Add sort-simple-yaml hook (originally private hook from yelp_pre_commit_hooks)
diff --git a/.gitignore b/.gitignore
index 2626934..6fdf044 100644
--- a/.gitignore
+++ b/.gitignore
@@ -2,6 +2,7 @@
*.iml
*.py[co]
.*.sw[a-z]
+.cache
.coverage
.idea
.project
diff --git a/.pre-commit-hooks.yaml b/.pre-commit-hooks.yaml
index bda3f76..e7f433b 100644
--- a/.pre-commit-hooks.yaml
+++ b/.pre-commit-hooks.yaml
@@ -147,6 +147,12 @@
entry: requirements-txt-fixer
language: python
files: requirements.*\.txt$
+- id: sort-simple-yaml
+ name: Sort simple YAML files
+ language: python
+ entry: sort-simple-yaml
+ description: Sorts simple YAML files which consist only of top-level keys, preserving comments and blocks.
+ files: '^$'
- id: trailing-whitespace
name: Trim Trailing Whitespace
description: This hook trims trailing whitespace.

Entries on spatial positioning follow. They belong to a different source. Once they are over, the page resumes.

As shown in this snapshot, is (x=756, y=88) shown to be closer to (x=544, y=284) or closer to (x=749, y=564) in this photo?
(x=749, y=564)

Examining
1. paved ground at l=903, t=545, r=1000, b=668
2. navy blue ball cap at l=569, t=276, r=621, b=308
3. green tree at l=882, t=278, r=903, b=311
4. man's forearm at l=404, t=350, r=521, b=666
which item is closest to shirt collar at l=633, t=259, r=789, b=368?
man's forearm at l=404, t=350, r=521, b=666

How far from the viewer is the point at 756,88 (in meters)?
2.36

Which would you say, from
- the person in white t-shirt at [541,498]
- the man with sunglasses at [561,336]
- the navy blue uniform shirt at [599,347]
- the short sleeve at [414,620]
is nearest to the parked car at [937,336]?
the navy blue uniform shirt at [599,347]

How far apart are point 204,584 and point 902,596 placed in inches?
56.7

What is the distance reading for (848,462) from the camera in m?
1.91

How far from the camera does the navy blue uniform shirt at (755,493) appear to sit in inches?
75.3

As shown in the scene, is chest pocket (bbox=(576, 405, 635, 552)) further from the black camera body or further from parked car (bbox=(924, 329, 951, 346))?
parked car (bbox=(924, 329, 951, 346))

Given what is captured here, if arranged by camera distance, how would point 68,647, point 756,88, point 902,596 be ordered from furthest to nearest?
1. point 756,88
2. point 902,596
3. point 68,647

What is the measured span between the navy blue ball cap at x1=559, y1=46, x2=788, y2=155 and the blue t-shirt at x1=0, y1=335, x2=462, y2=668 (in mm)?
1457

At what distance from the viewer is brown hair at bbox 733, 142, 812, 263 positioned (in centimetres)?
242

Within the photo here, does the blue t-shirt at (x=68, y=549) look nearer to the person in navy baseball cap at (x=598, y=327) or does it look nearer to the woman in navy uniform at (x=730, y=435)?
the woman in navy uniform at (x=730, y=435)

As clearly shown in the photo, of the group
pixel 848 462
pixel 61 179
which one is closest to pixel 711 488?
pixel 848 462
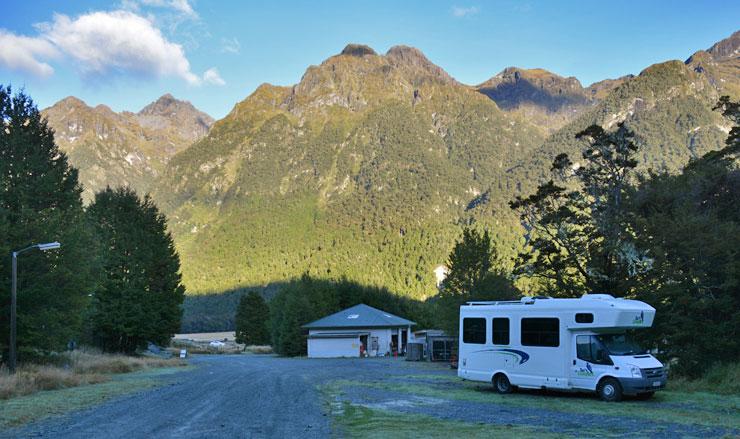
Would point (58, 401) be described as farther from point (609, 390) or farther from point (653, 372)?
point (653, 372)

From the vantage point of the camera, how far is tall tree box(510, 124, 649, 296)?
28.5 meters

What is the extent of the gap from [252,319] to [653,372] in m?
85.3

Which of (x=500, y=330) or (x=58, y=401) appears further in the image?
(x=500, y=330)

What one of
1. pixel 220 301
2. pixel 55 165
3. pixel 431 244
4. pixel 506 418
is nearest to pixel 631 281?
pixel 506 418

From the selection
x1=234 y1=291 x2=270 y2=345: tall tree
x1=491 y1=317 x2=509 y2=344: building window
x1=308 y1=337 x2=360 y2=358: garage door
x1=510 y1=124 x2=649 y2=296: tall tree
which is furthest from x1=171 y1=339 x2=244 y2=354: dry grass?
x1=491 y1=317 x2=509 y2=344: building window

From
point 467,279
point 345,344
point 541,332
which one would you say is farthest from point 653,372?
point 345,344

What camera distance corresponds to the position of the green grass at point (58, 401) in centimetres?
1406

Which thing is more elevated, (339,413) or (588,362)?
(588,362)

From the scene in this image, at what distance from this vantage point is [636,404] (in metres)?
15.6

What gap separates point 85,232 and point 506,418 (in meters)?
24.9

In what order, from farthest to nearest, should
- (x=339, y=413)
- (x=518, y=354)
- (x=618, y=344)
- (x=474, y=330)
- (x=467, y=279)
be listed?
1. (x=467, y=279)
2. (x=474, y=330)
3. (x=518, y=354)
4. (x=618, y=344)
5. (x=339, y=413)

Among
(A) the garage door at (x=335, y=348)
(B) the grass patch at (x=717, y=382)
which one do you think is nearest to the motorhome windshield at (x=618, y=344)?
(B) the grass patch at (x=717, y=382)

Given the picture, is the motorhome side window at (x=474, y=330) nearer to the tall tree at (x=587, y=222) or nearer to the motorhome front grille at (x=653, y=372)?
the motorhome front grille at (x=653, y=372)

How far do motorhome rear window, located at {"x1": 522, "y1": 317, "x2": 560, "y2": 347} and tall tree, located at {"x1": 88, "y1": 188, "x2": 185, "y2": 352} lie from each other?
31.5 metres
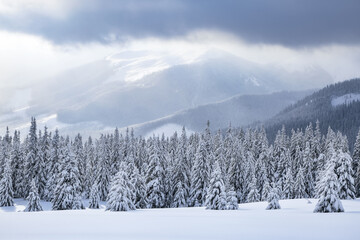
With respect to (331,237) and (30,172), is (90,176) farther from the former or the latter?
(331,237)

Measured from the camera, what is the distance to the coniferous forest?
62.4 meters

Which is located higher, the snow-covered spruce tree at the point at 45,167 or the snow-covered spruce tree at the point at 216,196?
the snow-covered spruce tree at the point at 45,167

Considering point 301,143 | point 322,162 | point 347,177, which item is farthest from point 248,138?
point 347,177

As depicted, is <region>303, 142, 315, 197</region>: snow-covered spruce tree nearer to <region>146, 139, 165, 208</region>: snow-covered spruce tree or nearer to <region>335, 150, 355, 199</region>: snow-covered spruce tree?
<region>146, 139, 165, 208</region>: snow-covered spruce tree

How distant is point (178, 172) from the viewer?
Answer: 73375mm

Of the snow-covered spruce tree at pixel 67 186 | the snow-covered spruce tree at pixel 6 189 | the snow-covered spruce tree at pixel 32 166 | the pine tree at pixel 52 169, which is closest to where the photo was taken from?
the snow-covered spruce tree at pixel 67 186

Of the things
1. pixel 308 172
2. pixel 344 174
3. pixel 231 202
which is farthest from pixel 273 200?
pixel 308 172

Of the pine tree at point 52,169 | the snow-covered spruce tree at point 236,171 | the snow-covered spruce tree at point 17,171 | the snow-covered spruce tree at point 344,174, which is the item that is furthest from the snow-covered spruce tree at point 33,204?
the snow-covered spruce tree at point 344,174

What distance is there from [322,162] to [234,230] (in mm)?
67525

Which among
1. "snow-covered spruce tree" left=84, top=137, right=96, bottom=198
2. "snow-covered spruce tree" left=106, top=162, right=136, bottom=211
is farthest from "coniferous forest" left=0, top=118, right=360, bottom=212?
"snow-covered spruce tree" left=106, top=162, right=136, bottom=211

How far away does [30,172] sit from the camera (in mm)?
82625

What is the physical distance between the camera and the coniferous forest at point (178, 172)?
205 ft

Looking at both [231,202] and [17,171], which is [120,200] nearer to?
[231,202]

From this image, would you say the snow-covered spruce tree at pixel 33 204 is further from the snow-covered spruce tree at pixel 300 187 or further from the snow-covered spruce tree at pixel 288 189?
the snow-covered spruce tree at pixel 300 187
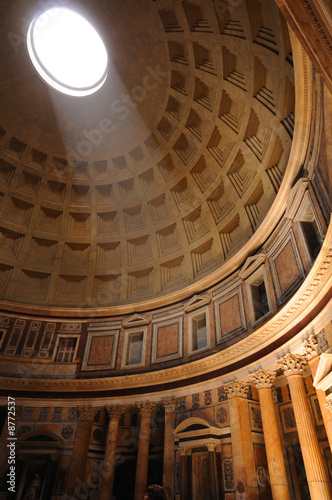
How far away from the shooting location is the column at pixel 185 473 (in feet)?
39.8

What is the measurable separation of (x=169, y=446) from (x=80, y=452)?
4.36m

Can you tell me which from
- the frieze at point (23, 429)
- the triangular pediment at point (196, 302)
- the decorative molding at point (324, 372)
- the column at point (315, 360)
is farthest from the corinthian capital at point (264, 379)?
the frieze at point (23, 429)

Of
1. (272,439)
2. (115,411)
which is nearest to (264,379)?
(272,439)

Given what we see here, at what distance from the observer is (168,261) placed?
1978 centimetres

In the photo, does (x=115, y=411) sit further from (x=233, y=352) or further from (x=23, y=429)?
(x=233, y=352)

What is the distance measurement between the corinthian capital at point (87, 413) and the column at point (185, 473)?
→ 17.3ft

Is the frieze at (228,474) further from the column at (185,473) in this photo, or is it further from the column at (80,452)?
the column at (80,452)

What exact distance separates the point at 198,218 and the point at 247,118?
6.09 metres

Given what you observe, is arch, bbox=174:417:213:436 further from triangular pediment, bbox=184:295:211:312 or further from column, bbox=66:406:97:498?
triangular pediment, bbox=184:295:211:312

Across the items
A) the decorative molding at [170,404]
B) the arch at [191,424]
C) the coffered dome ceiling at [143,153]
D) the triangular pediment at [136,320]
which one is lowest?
the arch at [191,424]

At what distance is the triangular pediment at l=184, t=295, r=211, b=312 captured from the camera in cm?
1655

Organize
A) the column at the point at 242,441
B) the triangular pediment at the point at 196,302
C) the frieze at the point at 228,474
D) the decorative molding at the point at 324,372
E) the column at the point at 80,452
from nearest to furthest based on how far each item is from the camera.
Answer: the decorative molding at the point at 324,372 → the column at the point at 242,441 → the frieze at the point at 228,474 → the column at the point at 80,452 → the triangular pediment at the point at 196,302

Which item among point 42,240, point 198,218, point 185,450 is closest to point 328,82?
point 185,450

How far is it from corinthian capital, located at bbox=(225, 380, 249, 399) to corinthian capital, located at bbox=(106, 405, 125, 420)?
230 inches
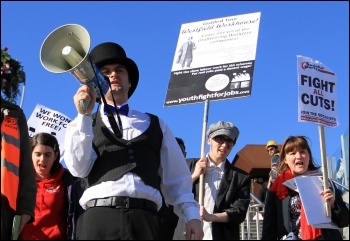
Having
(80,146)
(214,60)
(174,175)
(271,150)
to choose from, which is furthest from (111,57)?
(271,150)

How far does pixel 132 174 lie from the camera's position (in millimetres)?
3436

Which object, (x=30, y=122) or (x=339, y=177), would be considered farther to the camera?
(x=339, y=177)

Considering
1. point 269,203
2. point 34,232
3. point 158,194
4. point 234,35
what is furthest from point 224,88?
point 158,194

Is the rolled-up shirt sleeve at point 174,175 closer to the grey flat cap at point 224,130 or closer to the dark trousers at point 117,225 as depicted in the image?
the dark trousers at point 117,225

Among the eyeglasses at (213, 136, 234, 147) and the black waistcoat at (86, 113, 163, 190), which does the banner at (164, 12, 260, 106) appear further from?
the black waistcoat at (86, 113, 163, 190)

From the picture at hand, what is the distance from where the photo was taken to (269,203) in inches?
205

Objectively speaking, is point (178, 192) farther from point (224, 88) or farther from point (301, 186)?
point (224, 88)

diff --git a/README.md b/README.md
index 3b62234..8db7eef 100644
--- a/README.md
+++ b/README.md
@@ -67,6 +67,7 @@
- `--no-sort-keys` - when autofixing, retain the original key ordering (instead of sorting the keys)
- `--top-keys comma,separated,keys` - Keys to keep at the top of mappings.
- `requirements-txt-fixer` - Sorts entries in requirements.txt
+- `sort-simple-yaml` - Sorts simple YAML files which consist only of top-level keys, preserving comments and blocks.
- `trailing-whitespace` - Trims trailing whitespace.
- Markdown linebreak trailing spaces preserved for `.md` and`.markdown`;
use `args: ['--markdown-linebreak-ext=txt,text']` to add other extensions,
diff --git a/hooks.yaml b/hooks.yaml
index bda3f76..e7f433b 100644
--- a/hooks.yaml
+++ b/hooks.yaml
@@ -147,6 +147,12 @@
entry: requirements-txt-fixer
language: python
files: requirements.*\.txt$
+- id: sort-simple-yaml
+ name: Sort simple YAML files
+ language: python
+ entry: sort-simple-yaml
+ description: Sorts simple YAML files which consist only of top-level keys, preserving comments and blocks.
+ files: '^$'
- id: trailing-whitespace
name: Trim Trailing Whitespace
description: This hook trims trailing whitespace.
diff --git a/pre_commit_hooks/sort_simple_yaml.py b/pre_commit_hooks/sort_simple_yaml.py
new file mode 100755
index 0000000..7afae91
--- /dev/null
+++ b/pre_commit_hooks/sort_simple_yaml.py
@@ -0,0 +1,123 @@
+#!/usr/bin/env python
+"""Sort a simple YAML file, keeping blocks of comments and definitions
+together.
+
+We assume a strict subset of YAML that looks like:
+
+ # block of header comments
+ # here that should always
+ # be at the top of the file
+
+ # optional comments
+ # can go here
+ key: value
+ key: value
+
+ key: value
+
+In other words, we don't sort deeper than the top layer, and might corrupt
+complicated YAML files.
+"""
+from __future__ import print_function
+
+import argparse
+
+
+QUOTES = ["'", '"']
+
+
+def sort(lines):
+ """Sort a YAML file in alphabetical order, keeping blocks together.
+
+ :param lines: array of strings (without newlines)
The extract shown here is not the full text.